## QUESTIONS
A. According to the Capricor post, what position does Eduardo Marban hold?
B. From the Capricor post, copy word for word the passage between "Capricor and California" and "with their project.", inclusive.

## EXCERPT
——

Monday, May 19, 2014

Capricor and California Stem Cell Agency Say All is Well With $27 Million Investment

One recent headline in Forbes magazine read
“Stem Cell Therapy To Fix The Heart: A House Of Cards About To Fall?”

Over at the Boston Globe, another story this month said,
 “A provocative new study calls into question the rationale for using stem cells to repair the heart — a much-hyped experimental therapy that grew out of insights from a groundbreaking Boston researcher’s laboratory.”

Eduardo Marban
Cedars-Sinai photo
But it appears that heart stem cell regeneration is like cheese, you might say. There are many different varieties. And in the case of a $27 million investment in heart cell regeneration by the California stem cell agency, all the players say things are just fine with their project.

The state's research effort involves a publicly traded company called Capricor Therapeutics. The Beverly Hills firm and one of its founders. Eduardo Marban, director of the Cedars-Sinai Heart Institute in Los Angeles, received the $27 million from the state stem cell agency.

——

## INFORMATION GIVEN
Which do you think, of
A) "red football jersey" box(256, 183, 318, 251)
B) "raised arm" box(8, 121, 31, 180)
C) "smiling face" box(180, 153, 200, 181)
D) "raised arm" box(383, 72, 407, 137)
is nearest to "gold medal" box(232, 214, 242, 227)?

——

## RESPONSES BY TASK
A. He is director of the Cedars-Sinai Heart Institute in Los Angeles.

B.
Capricor and California Stem Cell Agency Say All is Well With $27 Million Investment

One recent headline in Forbes magazine read
“Stem Cell Therapy To Fix The Heart: A House Of Cards About To Fall?”

Over at the Boston Globe, another story this month said,
 “A provocative new study calls into question the rationale for using stem cells to repair the heart — a much-hyped experimental therapy that grew out of insights from a groundbreaking Boston researcher’s laboratory.”

Eduardo Marban
Cedars-Sinai photo
But it appears that heart stem cell regeneration is like cheese, you might say. There are many different varieties. And in the case of a $27 million investment in heart cell regeneration by the California stem cell agency, all the players say things are just fine with their project.